Ich erspare ihnen das Vokabular, mit dem der Halter mich daraufhin beschimpfte. Ich habe mich deshalb ihm gegenüber zu erkennen gegeben und ihm in sachlicher Form erläutert, welche Rechte der Vater des Sohnes bzw. ich in diesem Falle gehabt hätten und welche Pflichten ihm als Halter der Hunde obliegen. Da er sich einsichtig zeigte, sah ich von einer Anzeige ab, denn ich weiß, dass dieses Verhalten meistens auf Unkenntnis basiert und nicht auf böser Absicht (auch aus diesem Grunde halte ich übrigens einen Hundeführerschein, bei dem die Pflicht zur Aneignung eines ausreichenden Grundlagenwissens besteht, für zwingend notwendig).
Zu folgenden Bemerkungen sehe ich mich in diesem Kontext veranlasst:
1. Es ist sachlich falsch, anzunehmen, ein Hund, der auf einen anderen Hund zuläuft, tue dies mit der Absicht des Spielens. Die gegenseitige Kontaktaufnahme fremder Hunde untereinander dient ausschließlich der Befriedigung ihres Aufklärungsinteresses, worin die Absichten des anderen bestehen. Die dadurch initiierten Beschwichtigungssignale kann sogar der Laie erkennen.
2. Dieses Aufklärungsinteresse ist begründet im Streben des Hundes, sein Grundbedürfnis nach Sicherheit zu befriedigen. Daraus ergeben sich alle anderen Verteidigungsabsichten wie beispielsweise die von Frauchen oder irgendeiner Ressource wie das Revier.
3. Ergo, sollte ein Hund Kontakt zu einem fremden Hund aufnehmen, ist dies ein untrügliches Indiz dafür, dass ihm die Verantwortung für seine eigene Sicherheit oder die Sicherheit anderer Personen oder Ressourcen überlassen wurde, der er aufgrund seiner Veranlagungen instinktiv und grundsätzlich nachkommen will.
4. Die in dem Beschluss des Oberlandesgerichts Koblenz enthaltene Feststellung, dass ein Spaziergänger einen frei laufenden Hund effektiv abwehren kann, bedeutet im Klartext, dass im Ergebnis der Abwehr der Hund nicht mehr in der Lage ist, dem Abwehrenden oder dessen Schutzbedürftigem einen Schaden zuzufügen. Ich denke, es bedarf keines Kommentars, was dies bedeutet. Denn es wurde in der Feststellung nicht von einer effizienten, sondern von einer effektiven Abwehr gesprochen. Und die besondere Brisanz dieser Feststellung ergibt sich daraus, dass der Abwehrende weder die Absichten noch die Gefährlichkeit des Hundes zuvor analysieren muss.
5. Ich kann mich deshalb immer nur wiederholen, indem ich allen HundehalterInnen dringend empfehle, falls sie keinen ausgewiesenen Wach- und Schutzhund ihr Eigen nennen wollen (das wäre nämlich eine der wenigen Ausnahmen), ihre Hunde von ihrer wesenseigenen Verantwortung zu entbinden. Ein professioneller Hundetrainer sollte dies in kürzester Zeit – ihre Therapietreue vorausgesetzt – hinbekommen.
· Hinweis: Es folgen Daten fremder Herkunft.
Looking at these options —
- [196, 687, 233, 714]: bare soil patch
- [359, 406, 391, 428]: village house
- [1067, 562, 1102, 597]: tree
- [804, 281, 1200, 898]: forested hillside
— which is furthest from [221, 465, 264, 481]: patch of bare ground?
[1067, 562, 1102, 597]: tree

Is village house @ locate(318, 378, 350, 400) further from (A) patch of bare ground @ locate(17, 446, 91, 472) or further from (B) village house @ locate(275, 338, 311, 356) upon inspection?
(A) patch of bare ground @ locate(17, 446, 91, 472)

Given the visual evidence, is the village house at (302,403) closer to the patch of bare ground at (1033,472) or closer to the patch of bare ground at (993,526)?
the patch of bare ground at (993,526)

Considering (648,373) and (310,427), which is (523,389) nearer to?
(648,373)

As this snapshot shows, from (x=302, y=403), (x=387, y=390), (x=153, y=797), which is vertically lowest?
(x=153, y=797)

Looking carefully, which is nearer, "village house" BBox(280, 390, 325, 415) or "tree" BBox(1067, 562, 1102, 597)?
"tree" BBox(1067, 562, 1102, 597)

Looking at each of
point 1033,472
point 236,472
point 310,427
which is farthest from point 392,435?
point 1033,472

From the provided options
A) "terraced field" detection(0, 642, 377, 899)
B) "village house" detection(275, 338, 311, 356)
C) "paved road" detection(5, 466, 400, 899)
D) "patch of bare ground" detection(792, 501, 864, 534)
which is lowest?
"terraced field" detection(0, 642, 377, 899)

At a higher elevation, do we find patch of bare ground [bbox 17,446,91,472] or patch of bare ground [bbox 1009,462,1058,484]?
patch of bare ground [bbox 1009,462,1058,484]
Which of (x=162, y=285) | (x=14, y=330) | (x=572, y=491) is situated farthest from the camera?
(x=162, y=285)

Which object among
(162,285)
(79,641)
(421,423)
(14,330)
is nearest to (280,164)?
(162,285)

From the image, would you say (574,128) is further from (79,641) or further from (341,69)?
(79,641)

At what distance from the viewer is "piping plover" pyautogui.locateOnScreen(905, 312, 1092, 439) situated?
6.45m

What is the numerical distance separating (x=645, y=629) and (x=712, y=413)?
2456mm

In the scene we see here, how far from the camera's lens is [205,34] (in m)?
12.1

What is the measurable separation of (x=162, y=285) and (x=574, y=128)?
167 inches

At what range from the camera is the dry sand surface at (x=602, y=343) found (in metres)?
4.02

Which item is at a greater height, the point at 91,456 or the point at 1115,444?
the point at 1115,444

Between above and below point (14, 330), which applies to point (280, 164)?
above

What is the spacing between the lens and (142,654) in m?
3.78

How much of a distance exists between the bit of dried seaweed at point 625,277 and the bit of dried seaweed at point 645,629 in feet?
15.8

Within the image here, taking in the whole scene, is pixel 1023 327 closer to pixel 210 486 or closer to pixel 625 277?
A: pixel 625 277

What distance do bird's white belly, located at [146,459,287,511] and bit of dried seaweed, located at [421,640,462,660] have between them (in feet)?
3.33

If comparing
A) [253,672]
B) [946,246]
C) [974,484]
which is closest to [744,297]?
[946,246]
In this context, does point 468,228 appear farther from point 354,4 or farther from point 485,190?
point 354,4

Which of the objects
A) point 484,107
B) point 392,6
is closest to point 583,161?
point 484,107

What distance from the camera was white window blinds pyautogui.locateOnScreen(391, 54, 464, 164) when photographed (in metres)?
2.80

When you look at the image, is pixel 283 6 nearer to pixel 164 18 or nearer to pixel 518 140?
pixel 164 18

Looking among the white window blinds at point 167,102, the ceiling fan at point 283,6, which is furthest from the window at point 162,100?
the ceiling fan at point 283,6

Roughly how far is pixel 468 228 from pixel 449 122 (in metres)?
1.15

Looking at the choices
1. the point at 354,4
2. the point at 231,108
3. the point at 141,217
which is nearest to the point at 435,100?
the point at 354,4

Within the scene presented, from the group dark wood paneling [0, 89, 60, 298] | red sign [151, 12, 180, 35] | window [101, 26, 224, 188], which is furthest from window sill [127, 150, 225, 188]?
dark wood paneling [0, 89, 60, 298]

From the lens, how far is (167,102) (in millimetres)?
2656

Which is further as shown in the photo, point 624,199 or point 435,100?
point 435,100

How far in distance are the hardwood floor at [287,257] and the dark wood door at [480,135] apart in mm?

Ein erzogener Hund, der von seiner Verantwortung entbunden wurde – denn nichts anderes verbirgt sich hinter seiner Erziehung – empfindet kein Aufklärungsbedürfnis mehr und befreit bei Begegnungen mit seinesgleichen auch seinen Halter oder seine Halterin von allerlei Stress. Ein solcher Hund läuft auch nicht Gefahr, durch die berechtigten „Abwehrhandlungen eines Spaziergängers“ Schaden zu nehmen und schützt Frauchen oder Herrchen vor unangenehmen Schadenersatzforderungen.